(4)👾

37 14 21
                                    

Jika takdir bisa di pesan, sudah pasti kita akan memesan yang baik dan menyenangkan saja.
Tapi, takdir adalah ketentuan, dan tak ada yang mampu menafikan.

@detente

______________________________

Pukul satu lewat lima belas menit. Siang itu setelah sholat zuhur. Ketika semua santri istirahat siang. Entah itu tidur di asrama atau sibuk membereskan barang-barang, maka aku lebih memilih duduk santai di ruang majalah, membaca buku favorit sambil di iringi nasyid merdu.

"dari mana saja kamu, Filay? " Filay baru saja tiba beberapa menit yang lalu.

"biasa.. Penyimpanan pusaka.." kata nya. Lalu mengambil kertas dan pena yang tak jauh dari tempat ia duduk, lantas mencoret-coreti nya.

"Filay, kak Anggun kata nya mau merekrut anggota baru" Filay menoleh ke arahku.

"oh bagus dong"

"iya bagus, tapi siapa yang mau?" aku meletakkan buku ke atas meja komputer. Filay yang tengah duduk di sofa masih sibuk dengan kertas coret-coret nya, entah apa yang ia buat.

"banyak yang menginginkan nya, Risky" aku menoleh ke arah Filay.

"adik kelas kita pasti ada satu dua orang yang berminat dan juga berbakat. Sebenar nya semua orang pasti mau jadi anggota majalah, tapi banyak yang tidak percaya diri saja. Memang begitu ada nya, zaman semakin berlalu semakin sedikit ide.

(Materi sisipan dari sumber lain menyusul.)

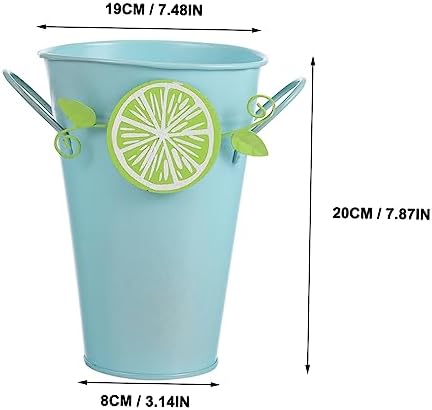 Rural Style Iron Flower Pot Bucket for Home Decor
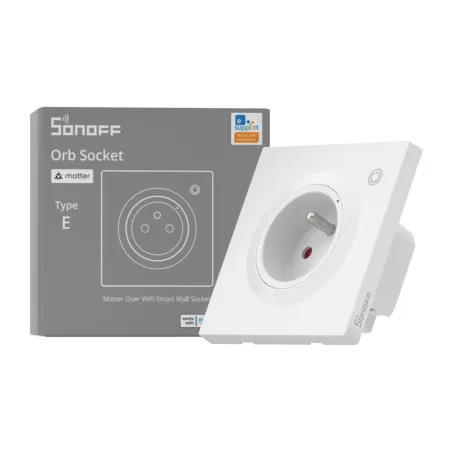 Sonoff WS01TPE-E WiFi Smart Wall Socket (Type E)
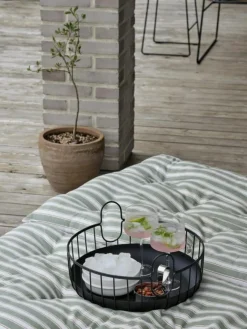 Inu Korg 18x38 cm, Soft Grey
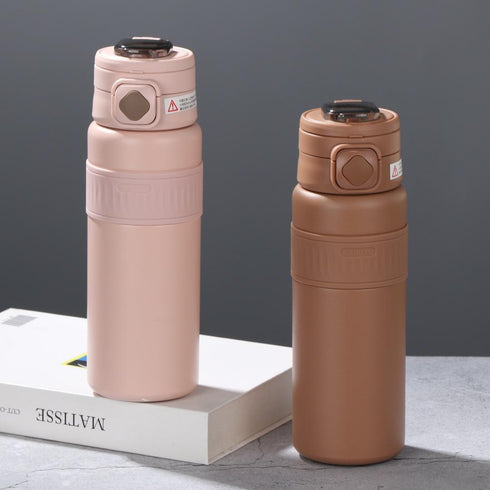 316 Stainless Steel Dual-Drink Insulated Water Bottle with Straw & Sip Lid 800ml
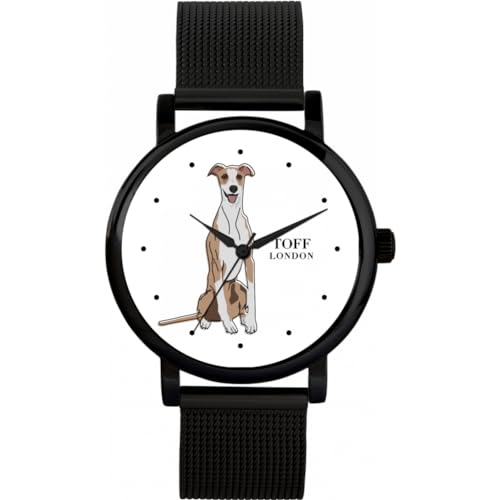 Toff London Beige Whippet-Hundeuhr von Toff London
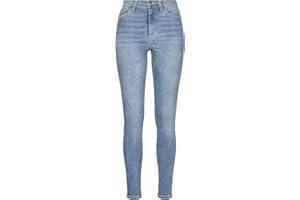 Urban Classics Ladies High Waist Skinny Jeans-Hose Pantalones de Vestir para Mujer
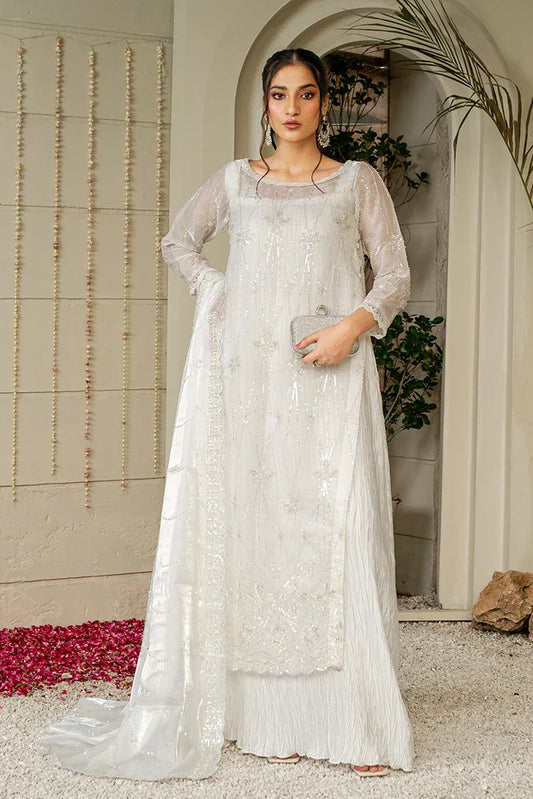 Picture of <!--dx-->Emeralds - Embroidered Silk Festive Pret - Dove - Available at Raja Sahib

Hanya segelintir orang yang memiliki kreatifitas yang tinggi" jelas Filay. Aku mengangguk mengerti. Melihat Filay yang sedang ceria hari ini membuat ku merasa lebih senang.
'Seperti nya Filay sudah berbaikan dengan keluarga nya'

"ku dengar majalah putra sudah tidak aktif lagi ya?"

"sepertinya begitu. Malah yang ku dengar mereka ingin bergabung dengan majalah Putri" Filay menyengir sambil mengangkat bahu nya. Bagaimana cara nya?

"oh Iya, novel mu sudah kelar?" aku menggeleng.

"aku sedang buntu. Niat ku belum ingin melanjutkan nya. Tapi insyaallah akan ku selesaikan sebelum hari kelulusan" aku menggigit bibir.

"video profil angkatan kita bagaimana? Jadi?" aku mengangkat bahu. Tapi aku memang berencana akan membuatnya untuk hari perpisahan. Kami memang belum bisa membuat buku tahunan angkatan seperti yang di buat kakak kelas dua belas saat ini. Jadi menurut ku video profil sederhana cukup untuk memberikan salam hangat di hari kelulusan.

"berbicara tentang kelulusan nih, berita burung nya angkatan 2020, angkatan kita, angkatan terakhir yang melaksanakan ujian Nasional loh" Filay berdiri dari duduk nya. Mengambil segelas air. Lantas duduk di sebelah ku dan menekan tombol power komputer di hadapan nya.
"haha sedih nya, di sekolah teman ku itu adalah UN yang pertama dan yang terakhir" Filay terkekeh, aku ikut tersenyum melas.

"seharusnya di angkatan kita tidak ada lagi yang nama nya UN" ujar ku.

"kenapa? Bukan nya itu pengalaman yang seru?" belum sempat aku menjawab pertanyaan Filay, tiba-tiba pintu ruangan di ketuk.

"Eh Filay, Risky cepat keluar! Semua santri sudah berkumpul di lapangan!" seru Fado. Dahi nya dipenuhi keringat. Entah apa yang baru saja ia kerjakan. Aku dan Filay masih duduk kebingungan.

"hei! Ayo cepat!" Fado kembali berseru kesal melihat kami yang masih santai, hanya melongo. Sepertinya ada hal penting di lapangan. Dengan perasaan kebingungan kami bergegas menuju lapangan. "barang-barang sudah di simpankan, Filay?" tanya Fado cemas. Langkah nya terburu-buru.

Benar saja, setiba di lapangan semua santri sudah berbaris perkelas. Warna coklat seragam pramuka terlihat berpendar-pendar di terpa terik cahaya matahari. Guru-guru juga ramai di sana, sibuk mengontrol para santri. Wali kelas telah turun ke barisan. Ada apa sebenarnya ini? Ada acara temu kangen kah?